▶ _Provided records_
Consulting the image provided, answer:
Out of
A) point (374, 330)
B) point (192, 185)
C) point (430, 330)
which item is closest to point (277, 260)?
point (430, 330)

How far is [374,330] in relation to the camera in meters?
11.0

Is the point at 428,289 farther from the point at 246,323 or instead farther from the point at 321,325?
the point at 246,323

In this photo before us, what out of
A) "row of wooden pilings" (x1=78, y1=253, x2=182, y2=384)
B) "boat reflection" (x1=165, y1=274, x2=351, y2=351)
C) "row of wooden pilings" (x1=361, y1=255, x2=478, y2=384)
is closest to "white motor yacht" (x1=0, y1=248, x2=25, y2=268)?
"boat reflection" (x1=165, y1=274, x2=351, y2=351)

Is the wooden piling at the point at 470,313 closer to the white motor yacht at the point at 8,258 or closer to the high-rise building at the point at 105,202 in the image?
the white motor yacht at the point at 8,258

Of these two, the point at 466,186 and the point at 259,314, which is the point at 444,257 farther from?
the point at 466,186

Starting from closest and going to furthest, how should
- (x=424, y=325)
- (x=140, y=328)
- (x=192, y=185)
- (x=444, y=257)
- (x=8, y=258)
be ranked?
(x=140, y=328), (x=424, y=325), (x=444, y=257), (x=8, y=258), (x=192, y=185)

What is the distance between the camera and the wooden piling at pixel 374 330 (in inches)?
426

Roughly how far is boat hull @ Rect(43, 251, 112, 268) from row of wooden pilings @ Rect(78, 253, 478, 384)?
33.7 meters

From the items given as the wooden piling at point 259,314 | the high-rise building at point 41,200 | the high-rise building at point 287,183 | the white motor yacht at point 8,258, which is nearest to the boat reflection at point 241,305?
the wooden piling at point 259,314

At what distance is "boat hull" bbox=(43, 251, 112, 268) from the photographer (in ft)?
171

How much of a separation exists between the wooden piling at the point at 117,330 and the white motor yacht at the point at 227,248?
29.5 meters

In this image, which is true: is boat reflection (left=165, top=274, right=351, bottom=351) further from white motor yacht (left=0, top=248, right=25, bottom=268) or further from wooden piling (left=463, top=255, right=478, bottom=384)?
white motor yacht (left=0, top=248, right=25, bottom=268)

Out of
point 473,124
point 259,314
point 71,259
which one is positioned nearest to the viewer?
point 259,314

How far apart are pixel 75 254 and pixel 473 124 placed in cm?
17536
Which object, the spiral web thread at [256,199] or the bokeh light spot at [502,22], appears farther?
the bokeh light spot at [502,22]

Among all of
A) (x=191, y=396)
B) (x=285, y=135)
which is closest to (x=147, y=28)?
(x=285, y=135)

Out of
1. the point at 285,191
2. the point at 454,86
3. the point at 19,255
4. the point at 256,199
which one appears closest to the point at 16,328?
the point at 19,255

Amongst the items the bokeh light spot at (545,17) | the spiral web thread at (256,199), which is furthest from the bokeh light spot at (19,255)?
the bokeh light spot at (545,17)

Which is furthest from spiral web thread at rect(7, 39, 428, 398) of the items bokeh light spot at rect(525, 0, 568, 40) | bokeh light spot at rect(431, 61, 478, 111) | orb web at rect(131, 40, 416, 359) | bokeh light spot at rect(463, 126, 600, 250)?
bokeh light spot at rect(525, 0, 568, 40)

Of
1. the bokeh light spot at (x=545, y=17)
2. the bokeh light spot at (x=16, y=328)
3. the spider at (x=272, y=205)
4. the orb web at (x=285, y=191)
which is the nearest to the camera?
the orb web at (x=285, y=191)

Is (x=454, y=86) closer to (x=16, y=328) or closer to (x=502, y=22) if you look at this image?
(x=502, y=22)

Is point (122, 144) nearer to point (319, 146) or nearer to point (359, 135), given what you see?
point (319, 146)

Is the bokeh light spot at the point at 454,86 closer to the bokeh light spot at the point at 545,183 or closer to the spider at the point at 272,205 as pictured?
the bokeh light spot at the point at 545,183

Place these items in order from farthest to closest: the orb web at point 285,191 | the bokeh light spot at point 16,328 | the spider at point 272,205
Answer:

▶ _Work required_
Go through the listing above and restate it word for word.

▶ _Solution_
Consulting the image provided, answer:
Out of
A) point (374, 330)
B) point (192, 185)
C) point (430, 330)
which item is closest to point (277, 260)?
point (430, 330)

How far is [374,330] in relation to the camera in meters?
11.0

Is the point at 428,289 farther from the point at 246,323 or instead farther from the point at 321,325?
the point at 246,323

In this photo before us, what out of
A) "row of wooden pilings" (x1=78, y1=253, x2=182, y2=384)
B) "boat reflection" (x1=165, y1=274, x2=351, y2=351)
C) "row of wooden pilings" (x1=361, y1=255, x2=478, y2=384)
is closest to "white motor yacht" (x1=0, y1=248, x2=25, y2=268)?
"boat reflection" (x1=165, y1=274, x2=351, y2=351)

Is the wooden piling at the point at 470,313 closer to the white motor yacht at the point at 8,258 or closer to the high-rise building at the point at 105,202 in the image?
the white motor yacht at the point at 8,258

Of these two, the point at 466,186 and the point at 259,314, which is the point at 444,257 farther from?
the point at 466,186

Starting from closest and going to furthest, how should
- (x=424, y=325)
- (x=140, y=328)
- (x=192, y=185)
- (x=444, y=257)
- (x=8, y=258)
be ranked?
(x=140, y=328), (x=424, y=325), (x=444, y=257), (x=8, y=258), (x=192, y=185)

What is the distance between the camera and the wooden piling at pixel 374 330 (in inches)?
426

Roughly how far is boat hull @ Rect(43, 251, 112, 268) from row of wooden pilings @ Rect(78, 253, 478, 384)?
33.7 meters

From the items given as the wooden piling at point 259,314 | the high-rise building at point 41,200 | the high-rise building at point 287,183 | the white motor yacht at point 8,258, which is nearest to the boat reflection at point 241,305?
the wooden piling at point 259,314

At what distance is "boat hull" bbox=(43, 251, 112, 268) from the photographer (in ft)?
171

How much of a separation exists between the wooden piling at the point at 117,330 and the white motor yacht at the point at 227,248?
29.5 meters

In this image, which is true: is boat reflection (left=165, top=274, right=351, bottom=351) further from white motor yacht (left=0, top=248, right=25, bottom=268) or further from wooden piling (left=463, top=255, right=478, bottom=384)?
white motor yacht (left=0, top=248, right=25, bottom=268)

Out of
point 473,124
point 259,314
point 71,259
which one is positioned nearest to the viewer?
point 259,314

How far apart are pixel 75 254 and pixel 473 124 placed in cm?
17536
Which object, the spiral web thread at [256,199] or the bokeh light spot at [502,22], appears farther?
the bokeh light spot at [502,22]

Among all of
A) (x=191, y=396)
B) (x=285, y=135)
which is closest to (x=147, y=28)?
(x=285, y=135)

Out of
1. the point at 285,191
2. the point at 454,86
3. the point at 19,255
4. the point at 256,199
which one appears closest to the point at 16,328?
the point at 19,255

Amongst the items the bokeh light spot at (545,17) | the spiral web thread at (256,199), which is furthest from the bokeh light spot at (19,255)?
the bokeh light spot at (545,17)

Which is furthest from spiral web thread at rect(7, 39, 428, 398) of the items bokeh light spot at rect(525, 0, 568, 40) | bokeh light spot at rect(431, 61, 478, 111) | orb web at rect(131, 40, 416, 359) | bokeh light spot at rect(463, 126, 600, 250)?
bokeh light spot at rect(525, 0, 568, 40)

Of
1. the bokeh light spot at (x=545, y=17)
2. the bokeh light spot at (x=16, y=328)
3. the spider at (x=272, y=205)
4. the orb web at (x=285, y=191)
which is the nearest to the camera?
the orb web at (x=285, y=191)

Is (x=454, y=86) closer to (x=16, y=328) or closer to (x=502, y=22) if you look at this image?
(x=502, y=22)

Is point (122, 144) nearer to point (319, 146) or nearer to point (359, 135), given what you see?
point (319, 146)

Is the bokeh light spot at the point at 454,86 closer to the bokeh light spot at the point at 545,183 or closer to the spider at the point at 272,205 as pictured?
the bokeh light spot at the point at 545,183

Place these items in order from farthest to closest: the orb web at point 285,191 | the bokeh light spot at point 16,328 | the spider at point 272,205
Answer:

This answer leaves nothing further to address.